The study reveals that Uganda has diverse ecosystems consisting of forests, wetlands, rangelands, lakes and rivers with 53% of the world’s mountain gorillas, 11% of the global recorded species of birds, 7.8 % of global mammalian species, 19% of Africa’s amphibians and 14% of African reptilians.
However, there are a number of threats leading to loss of biodiversity including conversion of natural habitats to agricultural land, infrastructural development, proliferation of invasive species, human-wildlife conflict, illegal wildlife trade, climate change, pollution among others.
Duli, notes that with the drive to achieve the middle income status by 2020 (NPA, 2013 and NPA, 2015), there has been a tremendous drive in infrastructural development and therefore a need to address the negative impacts of infrastructure development on biodiversity particularly at ecosystem and species safety level.
He says WWF is implementing the BIODEV2030 project with an aim of establishing voluntary commitments to be shared and implemented by relevant stakeholders as a complement to the enforcement of the legal framework on stop biodiversity decline by 2030 and to restore biodiversity by 2050. This is done through multi-stakeholder dialogue and science-based assessment.
Meanwhile, Francis Ogwal, the Head of Biodiversity at National Environmental Management Authority (NEMA), says Uganda is witnessing unprecedented degradation of the environment which is leading to loss of biodiversity.
The Status of biodiversity according to the latest National State of Environment Report 2018-2019 Forests, Forest cover in Uganda declined, from 23.8 percent (4.8 million ha) in 1990 to about 9.9 percent (2 million ha). Natural forests have experienced a decline in the past decades while plantation forests increased from 3 percent to 8 percent between 2010 and 2017.
“Out of the 31,411.4 km2 of wetlands left country wide, 21,526.3 km2 (69 percent) were intact while 9,885.1 km2 (31 percent) were degraded, In rural areas, wetlands are mainly degraded through subsistence and commercial agriculture as a result of poor land tenure system which leaves land fragmented,” the report reads.
The report states that in protected areas, there has been an increase in wildlife populations. For instance the number of Mountain Gorilla increased from 292 in 1995 to over 400 in 2017, the Elephant increased from about 2000 in 1996 to 5,808 in 2017, and Buffaloes increased from 18,000 to 37,054, Giraffe population increased from 250 individuals in 1995 to 880 in 2017while the Chimpanzee population increased from 3,300 in 1997 to 4,950 in 2003.

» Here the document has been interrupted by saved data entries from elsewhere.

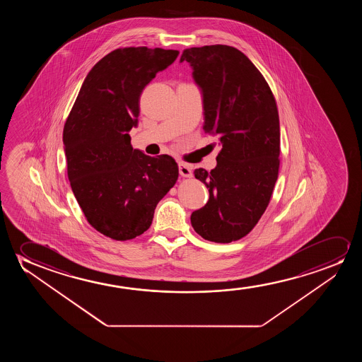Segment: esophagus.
Masks as SVG:
<instances>
[{
    "instance_id": "obj_1",
    "label": "esophagus",
    "mask_w": 362,
    "mask_h": 362,
    "mask_svg": "<svg viewBox=\"0 0 362 362\" xmlns=\"http://www.w3.org/2000/svg\"><path fill=\"white\" fill-rule=\"evenodd\" d=\"M179 174L184 177V178H190L192 175H193V172H192V168H190V165L188 164L180 163L179 164Z\"/></svg>"
}]
</instances>
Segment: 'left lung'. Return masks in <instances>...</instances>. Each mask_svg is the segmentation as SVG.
Here are the masks:
<instances>
[{"mask_svg":"<svg viewBox=\"0 0 362 362\" xmlns=\"http://www.w3.org/2000/svg\"><path fill=\"white\" fill-rule=\"evenodd\" d=\"M183 62L203 94L204 129L223 146L211 172L194 170L209 189V200L192 214V226L208 241H238L256 226L277 182V104L259 70L233 47L189 48Z\"/></svg>","mask_w":362,"mask_h":362,"instance_id":"1","label":"left lung"}]
</instances>
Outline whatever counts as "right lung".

Uganda ratified the Convention on Biological Diversity (CBD) on 8th September 1993. The Convention entered into force on 29th December 1993. To-date 196 countries are Parties to the CBD making the CBD of the Conventions with the biggest number of Parties.
In December 2000, the UN General Assembly adopted 22 May as the International Day for Biodiversity (IDB) to commemorate the day, IDB is meant to increase awareness and understanding on the importance/values of biodiversity for human wellbeing.
According to Ogwal, The choice of this year’s national theme “Restoring nature together” for IDB 2021 is meant to mobilize all Ugandans to take and sustain concrete action to restore the environment especially focusing on forests, wetlands and species of wild plants (flora) and wild animals (fauna).
“The UN has declared 2021 -2030 the Decade for Ecosystem Restoration thus, the national theme is timely to put Uganda on course to begin a serious and sustained programme of restoration of ecosystems in Uganda,” he says.